New York has its charms but the weather isn't among them; five hours later, the heat and humidity of New York streets scored 120 degrees. But this was The Big Apple, not Washington, so I should have expected one-upmanship.

I was headed to the annual Fancy Food Show to take in (literally) 2,000 specialty foods. Chocolate, olives, paté, cookies, crackers, cheeses, pastas, thirty kinds of olive oil, mustard, cheese sticks...well, you get the picture. "Balducci's on steroids." I tasted all of them and staggered out, thankful for my stretch waistband surrounding my newly stretched waist. Isn't technology wonderful?

In a further clash of environments, I stumbled upon Canal Street, where the odiferous environment spews forth splendid knock-offs of designer handbags, sunglasses, and watches. On every street corner, I was accosted by "Psst!" in various accents. "Wanna Louis Vuitton? Chanel? Follow."

So, never being one to turn down a potential new peril, I obediently
trailed one to a dark van on a side street. Motioned to climb
aboard, I was thinking this thing is going to take off and I'll end
up across some border,
but was actually enveloped by floor to ceiling fake designer bags. I was indeed a captive audience,
dying to buy something without actually dying. Squirming and trying to figure out how to say No politely and safely, I finally called upon my best Schwarzenegger impression and swaggered out with "I'll be back."

A short time later, I did score a great replica Cartier watch for $30, thinking perhaps I would be redeemed by my friends after all. Not so. "You didn't buy one for me? I may not ride a bus but I'd certainly wear a good fake!"

The rags to riches adventure continued with an indigestible $2.00 street hot dog for lunch (their version of fancy food). Talk about dying of gustatory failure. But then, it's better than gagging on granola and overdosing on health food supplements like Californians. This was blissfully followed by drinks at the famous Sardi's, courtesy of a good friend who reminded me that I do have some standards and insisted I live up to them for at least one evening.

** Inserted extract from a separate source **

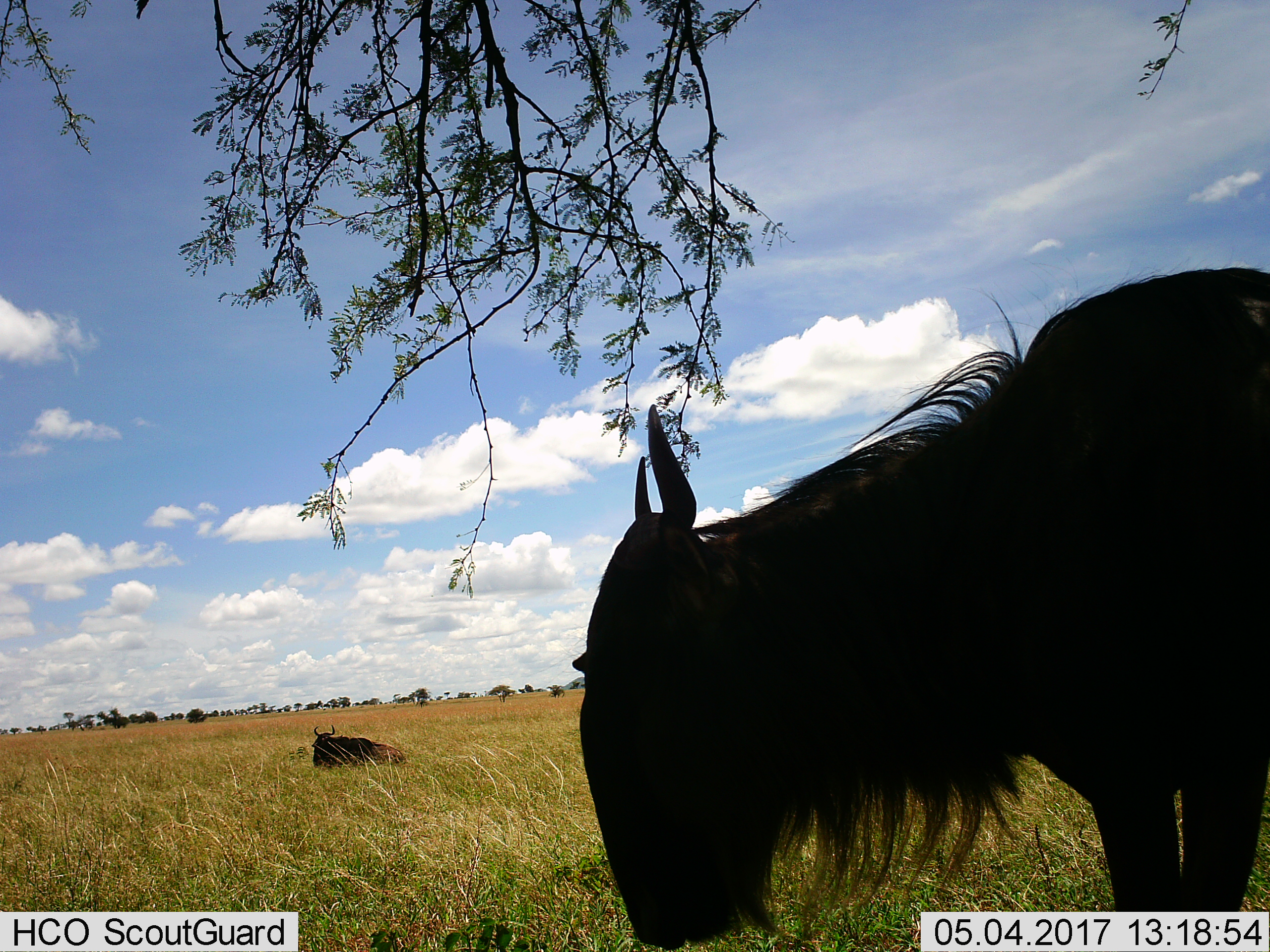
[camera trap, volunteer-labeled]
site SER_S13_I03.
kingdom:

My accommodations outdid any $800/night hotel, including better coffee and no need to tip. At a friend's condo on the water at the Jersey City Marina, I could
practically reach out and caress the magnificent yachts. Who knew such calm and beauty is just fifteen minutes from Manhattan...Nirvana meets Gotham. To top it all off, a water taxi transported me back and forth, playing the two skylines against one another.

The return trip was a mere 4 hours with wafts of perfume emanating from my seat mate and broken air conditioning. I asked a young person to switch seats as I have allergies to scents, but he ungraciously declined. When I finally got home and went out on the balcony to breathe fresh air, I locked myself out. I calculated (on my new fake watch) how long one could last out there, what with geranium leaves for a late snack and a dainty chair and figured until the first imminent thunderstorm. While I sure appreciated my wide open views that are sadly missing in downtown NY, it felt kind of lonely after dodging the teeming masses all weekend. Finally, help arrived a few hours later. A word of advice: don't try this at home.

So if you too are asking "What's wrong with saving money in this recession?", swallow your pride, shlep to the bus depot, and get your caboose on the Vamoose. But hurry! The price goes up to $60 in August! And with all your newly found savings, there'll be enough left over to afford Balducci's!